Pode ser que a paixão pela campanha não seja uma coisa universalmente compartilhada, mas quase todo mundo pode perceber a ansiedade desencadeada pela execução hipotecária de um milhão de residências, assim como a preocupação com os riscos que correm os postos de trabalho, as poupanças e os serviços de saúde. As propostas iniciais de Bush para lidar com a crise fediam a tal ponto a totalitarismo que não tardaram a ser modificadas. Sob intensa pressão dos lobbies, foram reformuladas "para o claro benefício das maiores instituições do sistema... uma forma de desfazer-se dos ativos sem necessidade de fracassar ou quase", segundo descreveu James Rickards, que negociou o resgate federal por parte do fundo de cobertura de derivativos financeiros Long Term Capital Management em 1998, lembrando-nos de que estamos caminhando em terreno conhecido. Como era previsível, as medidas tomadas a esse respeito incrementaram a frequência e a profundidade dos grandes reveses econômicos, e agora estamos diante da ameaça de que se desencadeie a pior crise desde a Grande Depressão. Os EUA têm efetivamente um sistema de um só partido, o partido dos negócios, com duas facções, republicanos e democratas. Há diferenças entre eles. Larry Bartels mostra que durante as últimas seis décadas "a renda real das famílias de classe média cresceu duas vezes mais rápido sob administração democrata que republicana.

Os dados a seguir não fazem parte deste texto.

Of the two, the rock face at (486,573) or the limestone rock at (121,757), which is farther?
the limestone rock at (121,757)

Os eleitores deveriam tê-las em conta, mas sem ter ilusões sobre os partidos políticos, e reconhecendo o padrão regular que, nos últimos séculos, vem revelando que a legislação progressista e de bem-estar social sempre foram conquistas das lutas populares, nunca presentes dos de cima.
Noam Chomsky, professor emérito de lingüística no MIT – Massachussets Institute of Technology

O tempo foi passando, passando, a situação do mundo complicando-se cada vez mais, e a esquerda, impávida, continuava a desempenhar os papéis que, no poder ou na oposição, lhes haviam sido distribuídos. Eu que, entretanto, tinha feito outra descoberta, a de que Marx nunca havia tido tanta razão como hoje, imaginei, quando há um ano rebentou a burla cancerosa das hipotecas nos Estados Unidos, que a esquerda, onde quer que estivesse, se ainda era viva, iria abrir enfim a boca para dizer o que pensava do caso.
Já tenho a explicação: a esquerda não pensa, não age, não arrisca um passo. Passou-se o que se passou depois, até hoje, e a esquerda, cobardemente, continua a não pensar, a não agir, a não arriscar um passo. Por isso não se estranhe a insolente pergunta do título: "Onde está a esquerda?" Não dou alvíssaras, já paguei demasiado caras as minhas ilusões.

José Saramago, escritor.

Bom, a notinha mais fraca é, para variar, por conta do Saramago, que se queixa tolamente da "esquerda", tal qual alguém "sem nenhum poder" a culpar "alguma instância superior", porquanto, mais acima, Chomsky esclarece: "a legislação progressista e de bem-estar social sempre foi conquista das lutas populares, nunca presente dos de cima".

Não só das lutas populares, meu amigo, mas do próprio capitalismo selvagem que nos fez o favor de se suicidar. De forma que aqui, agora, esta noite, a liberdade!